A series of legal cases is pitting some T-shirt designers against large government agencies and a major tobacco company in squabbles over free speech and intellectual property rights.
At issue are messages on these shirts that are critical of the policies or products of companies or other powerful groups.
In the most recent case, a tobacco company says a highly critical parody of its brand name violates laws protecting its trademark.
The image printed on the shirt
closely mimics the color and type style of a package of Marlboro cigarettes -- but replaces the well-known brand name with the word “Death.”
An attorney for Marlboro sent a letter to designer Skylar Shatz and his company SkyGraphX, demanding that he stop selling this product. A spokesman for the company that makes Marlboro, Brian May, says the firm “has a responsibility to
shareholders to defend its trademarks.”
Attorney Jehan Patterson is defending Shatz, and says the shirt’s message is a political statement about the dangers of tobacco, and political statements are protected by the free speech guarantees by the U.S. Constitution.

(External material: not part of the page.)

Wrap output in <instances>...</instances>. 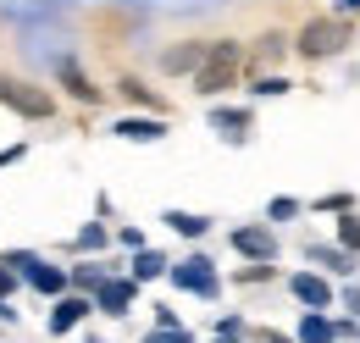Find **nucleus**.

Jehan is part of the consumer rights group Public Citizen, and says “It should be troubling to anyone who believes in free speech and the marketplace of ideas that corporations resort to bogus claims of trademark infringement to quash commentary that is critical of their products and services.”
It is not yet clear what will happen next in this case, but other recent controversies have ended in favor of a different parody T-shirt designer, Dan McCall.
Public Citizen attorney Paul Levy helped him win legal cases against the U.S. National Security Agency and the Department of Homeland Security.
Shirts designed by McCall poke fun at the NSA as "the only part of the government that actually listens" referring to the NSA's alleged overzealous monitoring of millions of people. Many Americans find that satiric message very funny.
Another shirt spoofs the Department of Homeland Security logo as the "Department of Homeland Stupidity." Not nearly as funny, but just as critical.
The agencies had threatened legal action against the printer who made and distributed McCall's satiric T-shirts. McCall’s attorney persuaded a court that the critical messages were protected parodies, and the government agencies agreed to end their legal threats and pay McCall’s legal expenses.